Man, Sterling Ruby has out Matthew Day Jackson, Matthew Day
Jackson. This is what Matthew Day Jackson’s show at Hauser & Wirth should
have been. Or at least been more like. Ruby’s show is a giant, bombastic,
confused, scattered, absurd exhibition and possibly the best approach ever to
being shown in one of Chelsea’s megamall galleries. I mean, how did Matthew Day
Jackson not have giant car-engine parts covered in blood? How did that get by
him? I find it hard not to like Ruby’s huge collage pieces of bleach-splattered
cloth with the occasional florescent spandex worked in, sculptures that look
like giant ashtrays from a grade school art class. Ruby even obnoxiously hawks
the cardboard splayed with paint used to protect his studio floors.

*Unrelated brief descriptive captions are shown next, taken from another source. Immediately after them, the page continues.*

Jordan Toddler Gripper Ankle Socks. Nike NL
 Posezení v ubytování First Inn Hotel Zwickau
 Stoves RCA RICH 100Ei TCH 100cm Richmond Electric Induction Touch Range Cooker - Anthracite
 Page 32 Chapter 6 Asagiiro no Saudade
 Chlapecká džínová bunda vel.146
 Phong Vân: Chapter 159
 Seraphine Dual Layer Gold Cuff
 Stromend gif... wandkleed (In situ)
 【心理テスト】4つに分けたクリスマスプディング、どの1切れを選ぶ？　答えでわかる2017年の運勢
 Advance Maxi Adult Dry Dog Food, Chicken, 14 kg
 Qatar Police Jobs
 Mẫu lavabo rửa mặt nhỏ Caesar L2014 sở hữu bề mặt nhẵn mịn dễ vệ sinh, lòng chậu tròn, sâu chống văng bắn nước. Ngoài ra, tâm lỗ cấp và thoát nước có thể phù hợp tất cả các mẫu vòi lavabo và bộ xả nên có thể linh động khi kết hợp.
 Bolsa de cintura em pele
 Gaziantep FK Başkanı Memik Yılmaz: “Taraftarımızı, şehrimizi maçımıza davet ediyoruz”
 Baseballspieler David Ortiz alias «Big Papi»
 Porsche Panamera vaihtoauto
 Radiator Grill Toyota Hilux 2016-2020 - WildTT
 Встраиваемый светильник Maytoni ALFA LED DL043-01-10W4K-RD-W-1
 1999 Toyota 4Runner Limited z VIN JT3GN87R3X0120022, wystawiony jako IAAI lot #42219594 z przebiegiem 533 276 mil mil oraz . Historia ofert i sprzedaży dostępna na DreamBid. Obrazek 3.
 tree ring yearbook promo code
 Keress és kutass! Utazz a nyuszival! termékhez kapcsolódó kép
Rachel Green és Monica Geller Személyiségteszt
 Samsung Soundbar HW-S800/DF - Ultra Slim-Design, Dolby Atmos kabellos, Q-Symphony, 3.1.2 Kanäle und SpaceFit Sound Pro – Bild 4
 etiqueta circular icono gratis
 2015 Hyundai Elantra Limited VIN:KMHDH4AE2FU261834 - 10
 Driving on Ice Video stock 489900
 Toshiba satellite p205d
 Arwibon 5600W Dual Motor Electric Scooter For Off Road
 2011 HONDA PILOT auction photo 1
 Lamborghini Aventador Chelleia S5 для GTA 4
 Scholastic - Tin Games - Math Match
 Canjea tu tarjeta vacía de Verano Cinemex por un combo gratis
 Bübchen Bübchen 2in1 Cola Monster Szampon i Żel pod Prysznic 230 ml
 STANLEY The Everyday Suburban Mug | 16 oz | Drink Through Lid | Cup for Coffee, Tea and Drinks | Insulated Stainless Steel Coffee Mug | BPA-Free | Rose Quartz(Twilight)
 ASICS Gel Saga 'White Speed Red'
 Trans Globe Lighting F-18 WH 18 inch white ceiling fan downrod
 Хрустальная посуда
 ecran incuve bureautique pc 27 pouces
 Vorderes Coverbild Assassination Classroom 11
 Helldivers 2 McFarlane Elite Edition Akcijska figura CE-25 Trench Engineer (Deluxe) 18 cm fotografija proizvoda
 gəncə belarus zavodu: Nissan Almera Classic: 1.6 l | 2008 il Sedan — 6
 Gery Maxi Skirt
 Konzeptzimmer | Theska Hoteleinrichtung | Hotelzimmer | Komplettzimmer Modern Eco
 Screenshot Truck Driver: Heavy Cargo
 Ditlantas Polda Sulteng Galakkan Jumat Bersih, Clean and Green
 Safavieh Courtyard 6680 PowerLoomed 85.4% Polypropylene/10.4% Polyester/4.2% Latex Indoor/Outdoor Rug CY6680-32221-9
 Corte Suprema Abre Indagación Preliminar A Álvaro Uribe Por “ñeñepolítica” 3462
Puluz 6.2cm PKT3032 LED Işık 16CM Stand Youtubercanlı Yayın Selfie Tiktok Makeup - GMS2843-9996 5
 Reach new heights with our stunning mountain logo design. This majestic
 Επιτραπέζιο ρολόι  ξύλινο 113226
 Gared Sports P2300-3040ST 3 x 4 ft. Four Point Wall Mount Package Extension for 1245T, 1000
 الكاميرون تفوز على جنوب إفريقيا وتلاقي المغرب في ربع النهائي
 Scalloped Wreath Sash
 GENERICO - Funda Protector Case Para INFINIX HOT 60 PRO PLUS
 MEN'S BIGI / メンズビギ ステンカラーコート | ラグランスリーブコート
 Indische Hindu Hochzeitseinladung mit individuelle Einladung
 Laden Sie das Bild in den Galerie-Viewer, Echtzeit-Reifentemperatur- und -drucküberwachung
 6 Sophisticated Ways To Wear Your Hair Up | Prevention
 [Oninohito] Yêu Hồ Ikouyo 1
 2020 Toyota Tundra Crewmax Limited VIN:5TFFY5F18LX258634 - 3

Hell, I
think he should be showing nothing but giant pieces that would bankrupt any aspiring
artist in the giant Hauser & Wirth. He even made a Calder out of aluminum
bats. I love / hated the show in exactly the way I imagine it was intended. The
work feels genuinely dislikeable in its bombast and over-scaled sloppiness in a
way that is challenging the viewer to feel disgruntled and hate it. Even trying
to be punk while selling for absorbent costs at a top-of-the-food-chain Chelsea
gallery, seems like he is trying to push buttons. If this is the next
generation of what is cool, then I am down, but again, I remember when Matthew
Day Jackson was the hot artist on the rise, and now after a prolonged absence
from Chelsea and getting killed in his first show back at Hauser & Wirth,
it is hard not to worry that his artistic legacy is very much in jeopardy. So I
guess we’ll see how high and for how long Sterling Ruby can fly.